The “most important point to note is, this (North Korean threat) is different,” said retired Air Force Lt. Gen. Dan “Fig” Leaf. “This is not a continuation of the same old North Korean stuff that’s been going on for, really, 30 years of provocations.”
The Guam rhetoric is “an explicit threat in crisis,” Leaf said — with that crisis extending from North Korea’s second successful intercontinental ballistic missile test launch on July 28 through Tuesday’s stunning day of escalation that began with the revelation that North Korea apparently has miniaturized a nuclear warhead to fit aboard its ballistic missiles.

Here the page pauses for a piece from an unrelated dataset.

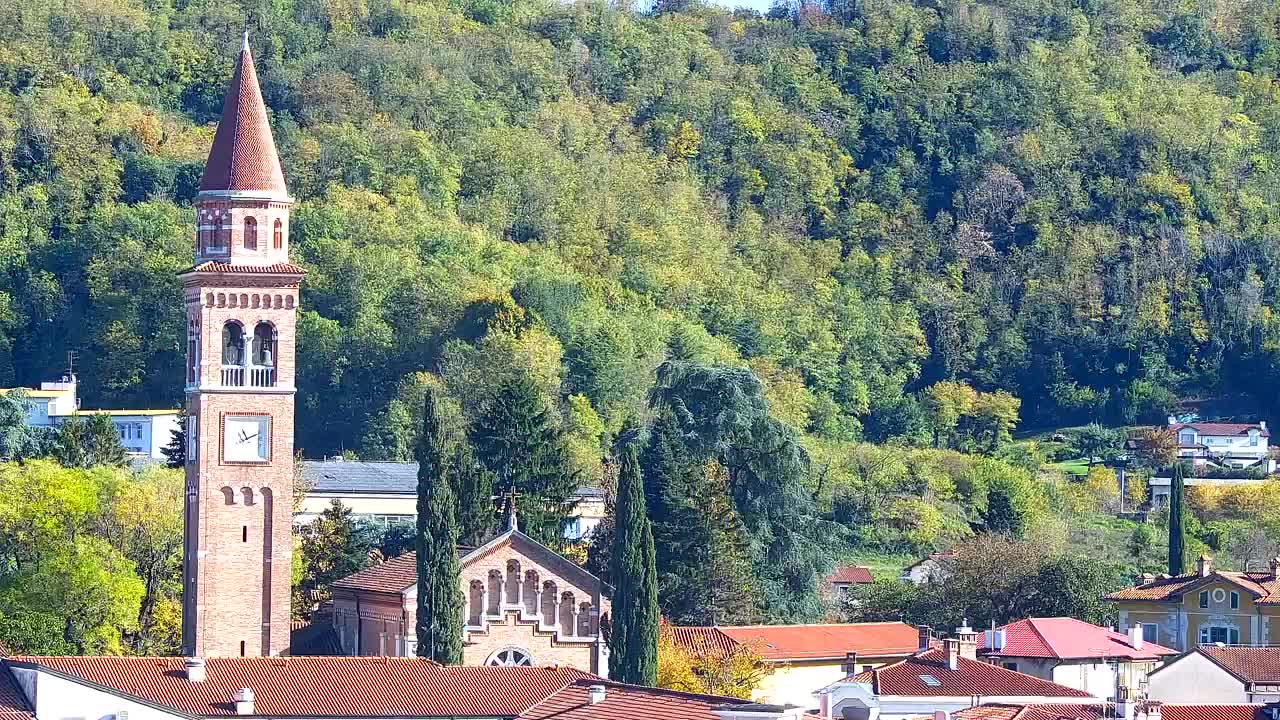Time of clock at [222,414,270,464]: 11:11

President Donald Trump then warned that North Korea could “face fire and fury like the world has never seen.”
Leaf, who was deputy commander of Pacific Command from 2005 to 2008 and director of the Daniel K. Inouye Asia-Pacific Center for Security Studies from 2012 until January, said he was confident that Adm. Harry Harris, head of Pacific Command, and his subcommanders, along with Gen. Vincent Brooks, head of U.S. Forces Korea, “are doing everything prudent and possible and they are being pretty imaginative about it” in evaluating North Korea’s threat.
“You don’t just spur-of-the-moment launch a missile that might strike Guam, or Hawaii, or the mainland,” Leaf, a Honolulu-based security consultant with Phase Minus 1, said in a phone interview. “So I’m sure that they’ve got an intelligence, surveillance and reconnaissance plan that is pulling out all the stops looking for (North Korean) activity. I don’t know that, but that makes sense.”
Leaf also said Harris can exercise changes in alert status and force availability in the region that might not be made public.
U.S. Sen. Mazie Hirono said the first priority “must be to keep Hawaii and our country safe, and I have confidence in Adm. Harris and our commanders in the region.”
“De-escalating tensions with North Korea will require sustained engagement and steady American leadership. At the same time, we must work toward a comprehensive and sustainable diplomatic solution in concert with our allies and other regional partners. Bluster and saber-rattling will only exacerbate an already difficult situation,” Hirono said in an email.
Fellow U.S. Sen. Brian Schatz said he does not think that North Korea has the ability to hit any part of the United States with a nuclear ICBM. Schatz, who also responded via email, did not elaborate, but some missile experts suggest the North hasn’t perfected all the components of an ICBM, including the ability of a warhead to survive the extreme conditions of re-entry into the atmosphere.
“But their technological improvements are alarming and require a multipronged response,” Schatz said. “We must engage in vigorous diplomacy and beef up our missile defenses. The president’s statement was unwise in both tone and substance. There is no diplomatic or military advantage to using such overheated language.”
Schatz added: “We are fortunate to be led in the Pacific by a determined and levelheaded commander, and a distinguished and skilled U.S. Forces Korea general. Their on-the-ground knowledge and experience is critical as we forge ahead towards peace.”
The Korean Central News Agency, the state news agency of North Korea, on Tuesday called new United Nations sanctions on the country “heinous,” and said the “U.S. war-thirsty forces are engrossed in war hysteria without discretion.”
The Pentagon is planning a “beheading operation” with B-52 bombers, Navy SEALs, aircraft carriers and submarines preparing for a pre-emptive strike, it said.
“Timed to coincide with this, the 82nd Airborne Division, the U.S. imperialist forces’ only air-dropping one, went into a large-scale airdrop and mobile drill, anticipating its involvement in the Korean front, and the 25th light infantry division and the 10th Mountain Division are running high fever in their drills for getting familiar with the terrain of the Korean Peninsula,” KCNA said.
The 101st Division, based at Fort Campbell, Ky., is also airborne, contrary to the statement. The 25th Division is based at Oahu’s Schofield Barracks.
Col. Christopher Garver, a spokesman for U.S. Army Pacific at Fort Shafter, said: “We have training going on every day that would apply to any threat in the region, which certainly could include North Korea if it were required by our chain of command. Some of those scheduled exercises have taken place in (South Korea) and will continue to do so.”